EXTRACTED RECORDS ->
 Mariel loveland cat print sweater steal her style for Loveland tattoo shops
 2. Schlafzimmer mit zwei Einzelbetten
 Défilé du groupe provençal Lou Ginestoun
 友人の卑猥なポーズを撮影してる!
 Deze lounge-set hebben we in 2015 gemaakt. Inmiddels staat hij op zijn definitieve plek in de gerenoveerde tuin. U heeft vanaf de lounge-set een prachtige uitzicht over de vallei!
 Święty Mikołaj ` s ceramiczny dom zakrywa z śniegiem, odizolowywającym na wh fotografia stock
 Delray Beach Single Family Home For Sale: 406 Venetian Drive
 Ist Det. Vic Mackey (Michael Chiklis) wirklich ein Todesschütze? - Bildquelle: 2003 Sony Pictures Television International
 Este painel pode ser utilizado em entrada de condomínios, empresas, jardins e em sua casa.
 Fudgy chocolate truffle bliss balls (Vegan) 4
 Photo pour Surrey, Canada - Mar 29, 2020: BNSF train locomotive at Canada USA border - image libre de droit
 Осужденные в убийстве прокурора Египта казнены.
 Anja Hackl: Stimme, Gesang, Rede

PROBLEM DESCRIPTION ->
In the entries above, take the line containing "Photo pour Surrey, Canada" and each later line through the last, and repeat them exactly. Output nothing else.

YOUR RESPONSE ->
 Photo pour Surrey, Canada - Mar 29, 2020: BNSF train locomotive at Canada USA border - image libre de droit
 Осужденные в убийстве прокурора Египта казнены.
 Anja Hackl: Stimme, Gesang, Rede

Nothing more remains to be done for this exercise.